Decades ago, I moved from my hometown of Superior, Wisconsin to Central Florida. I traded snow for sandy beaches and below zero temperatures for year-round sunshine.

But the beauty and fun of wintery weather beckons.


This year, my travels took me to upstate New York—no snow when we landed, but the next morning, a thin white blanket covered the town.

Then Springfield, Missouri experienced a light dusting of snow. By the time I thought to take a photo, it had melted.
Next I flew to Superior. The airplane hovered over bare branches of ice-coated trees, a stark and stunning sight.
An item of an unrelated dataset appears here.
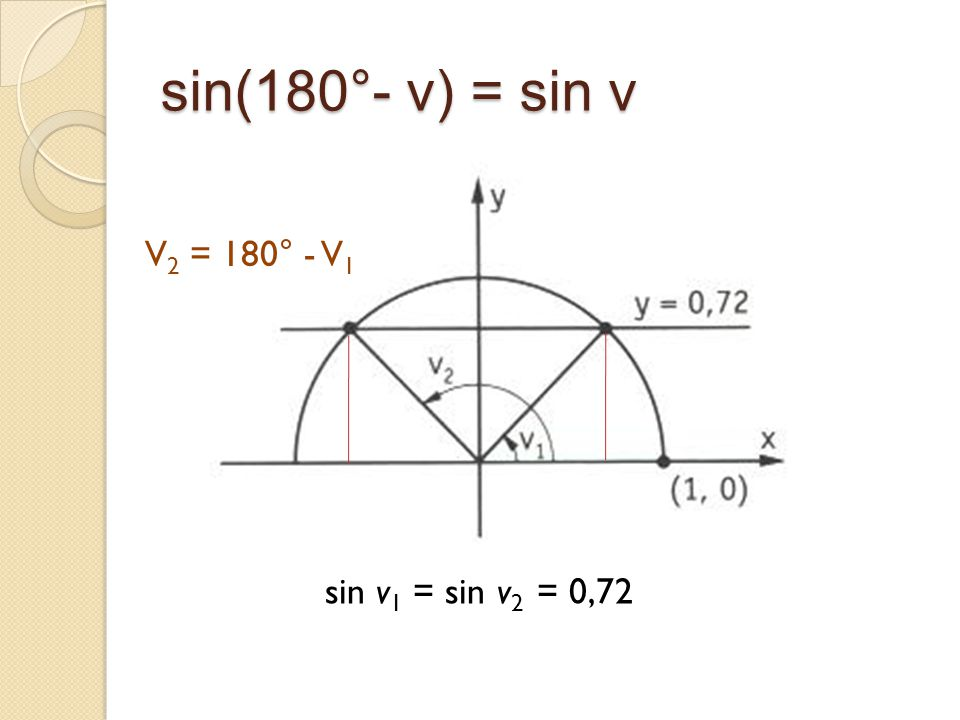 sin(180°- v) = sin v V2 = 180° - V1 sin v1 = sin v2 = 0,72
My family had bragged about recent mild winters—neglected snow blowers, unused boots, and balmy temps that never dipped lower than zero.
But this winter, the Wisconsinites good luck had run out. I was told the amount of snow and slush I slogged through was not typical. Nor were the frigid temperatures. I witnessed skyscraping snowbanks and pipe-bursting freezes. With the added wind-chill, I experienced minus 29 degrees. (And lived to tell about it.)


This weather is not a surprise to me. I remember the never-ending chore of shoveling our driveway. Once, I climbed out my bedroom window to free our front and back doors from massive snowdrifts. And as a Kindergartener, I trudged home from school in a blinding blizzard. My mother might as well have been a polar bear eating marshmallows in a snowbank. I walked right past her sitting in our snow encrusted station wagon.
While in Superior, a friend invited my sister and me over for coffee. The accumulation of fat and fluffy snowflakes camouflaged sidewalks and streets. When my sister saw my boots, she said she should buy a pair some day. (She won’t.) Instead, she slipped into her tennis shoes, normal footwear for hardy northerners, and carved a path to the neighbor’s house. Watch her go! https://www.youtube.com/watch?v=QPpSZUH7FqU
People drove me around town in cars lumbered with ice chunks wedged in wheel wells. When a hunk dropped off and the tire crushed it, I thought we ran over a cat!
Snow flurries almost cancelled my flight to Florida. But Duluth, Minnesota equips its airport with de-icing machines and snowplows that scrape the runway clean.
This week, I’m back in the state of New York. Tiny snowflakes swirl through the air like flecks of dust in the sunlight. I visited the Putnam family cemetery I wrote about last September.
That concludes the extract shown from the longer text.